Recommendations for Other Users

While my exact settings may not be optimal for every system, here’s my suggested approach for Audirvana users:

Start with SoX Filter Phase: Begin by determining your preferred balance between rhythmic precision and natural timbre. For predominantly acoustic or orchestral music, try settings between 50-70%. For electronic or rhythm-focused music, higher settings (80-100%) might be preferable. Pay attention to soundstage precision versus the natural sound of acoustic instruments.
Experiment with SoX Anti-Aliasing: Try 96% instead of 100% and listen for improvements in naturalness, particularly in string and vocal performances. This single adjustment can dramatically reduce digital harshness.
Fine-tune Filter Length: Begin around 20000-25000 and adjust in small increments while listening to complex musical passages. Focus on instrument separation during crescendos and the natural decay of sounds.
For DSD conversion: Start with Type A (4th order) as a baseline before trying other types. Higher orders aren’t necessarily better – they often trade natural sound for technical cleanliness.
System synergy matters: Clean power makes these differences more audible. If possible, use a linear power supply for your digital components.
Be methodical but trust your ears: Technical “perfection” doesn’t always sound best. If a setting makes you connect more emotionally with the music, that’s the right setting.

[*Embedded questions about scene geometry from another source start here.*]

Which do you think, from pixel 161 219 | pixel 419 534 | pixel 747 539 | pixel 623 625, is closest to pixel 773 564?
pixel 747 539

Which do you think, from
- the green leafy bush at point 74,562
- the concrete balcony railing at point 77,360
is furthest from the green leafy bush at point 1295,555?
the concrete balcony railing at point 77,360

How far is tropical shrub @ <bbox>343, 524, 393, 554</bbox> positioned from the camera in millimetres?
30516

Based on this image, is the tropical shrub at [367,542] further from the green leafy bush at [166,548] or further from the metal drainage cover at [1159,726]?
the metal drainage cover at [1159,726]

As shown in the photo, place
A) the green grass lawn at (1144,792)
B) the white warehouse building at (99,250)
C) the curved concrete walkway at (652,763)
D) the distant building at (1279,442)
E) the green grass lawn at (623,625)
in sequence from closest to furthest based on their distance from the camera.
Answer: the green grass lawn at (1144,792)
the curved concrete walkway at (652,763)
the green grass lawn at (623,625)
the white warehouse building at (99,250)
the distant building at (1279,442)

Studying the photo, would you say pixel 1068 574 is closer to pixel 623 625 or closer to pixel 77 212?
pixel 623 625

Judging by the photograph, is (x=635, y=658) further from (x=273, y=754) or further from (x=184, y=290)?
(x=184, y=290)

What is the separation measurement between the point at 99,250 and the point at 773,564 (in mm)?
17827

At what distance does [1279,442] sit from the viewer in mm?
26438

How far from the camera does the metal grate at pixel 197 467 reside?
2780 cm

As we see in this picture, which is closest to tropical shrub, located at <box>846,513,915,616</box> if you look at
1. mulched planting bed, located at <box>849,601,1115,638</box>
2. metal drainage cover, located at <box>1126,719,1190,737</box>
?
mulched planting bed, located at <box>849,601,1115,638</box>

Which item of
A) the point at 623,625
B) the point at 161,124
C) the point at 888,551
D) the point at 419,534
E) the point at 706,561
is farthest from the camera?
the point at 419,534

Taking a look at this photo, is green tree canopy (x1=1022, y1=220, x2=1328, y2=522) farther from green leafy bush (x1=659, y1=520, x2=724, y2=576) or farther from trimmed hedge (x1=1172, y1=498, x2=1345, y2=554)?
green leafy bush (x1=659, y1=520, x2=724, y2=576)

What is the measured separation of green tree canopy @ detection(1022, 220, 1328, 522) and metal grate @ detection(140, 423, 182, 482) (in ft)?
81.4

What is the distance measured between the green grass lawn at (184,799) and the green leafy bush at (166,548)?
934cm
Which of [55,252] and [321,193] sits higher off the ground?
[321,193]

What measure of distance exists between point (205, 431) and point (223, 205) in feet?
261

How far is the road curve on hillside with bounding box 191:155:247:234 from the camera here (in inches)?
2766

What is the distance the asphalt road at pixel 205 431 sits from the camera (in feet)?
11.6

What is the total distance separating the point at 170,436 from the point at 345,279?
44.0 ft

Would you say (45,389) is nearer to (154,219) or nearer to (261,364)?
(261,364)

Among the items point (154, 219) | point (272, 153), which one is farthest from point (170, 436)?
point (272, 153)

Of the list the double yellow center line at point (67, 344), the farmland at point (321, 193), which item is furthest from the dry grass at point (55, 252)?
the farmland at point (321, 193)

[UPDATE APRIL 19: After my recent Audirvana optimizations, I find myself glued to Qobuz, listening even to music in genres that I don’t usually listen to. When you suddenly find yourself wanting to keep listening (or wanting to turn up the volume), that is a sign that the optimization was actually successful. It’s an awesome thing. And one reason why I wrote this review. I hope others will benefit and I definitely hope that Damien and his team at Audirvana will be able to keep up their great work. In fact… I’m hoping one day to have Audirvana SoX upsampling in my B&W-equipped car as well. This is one thing Roon ARC beat them in.]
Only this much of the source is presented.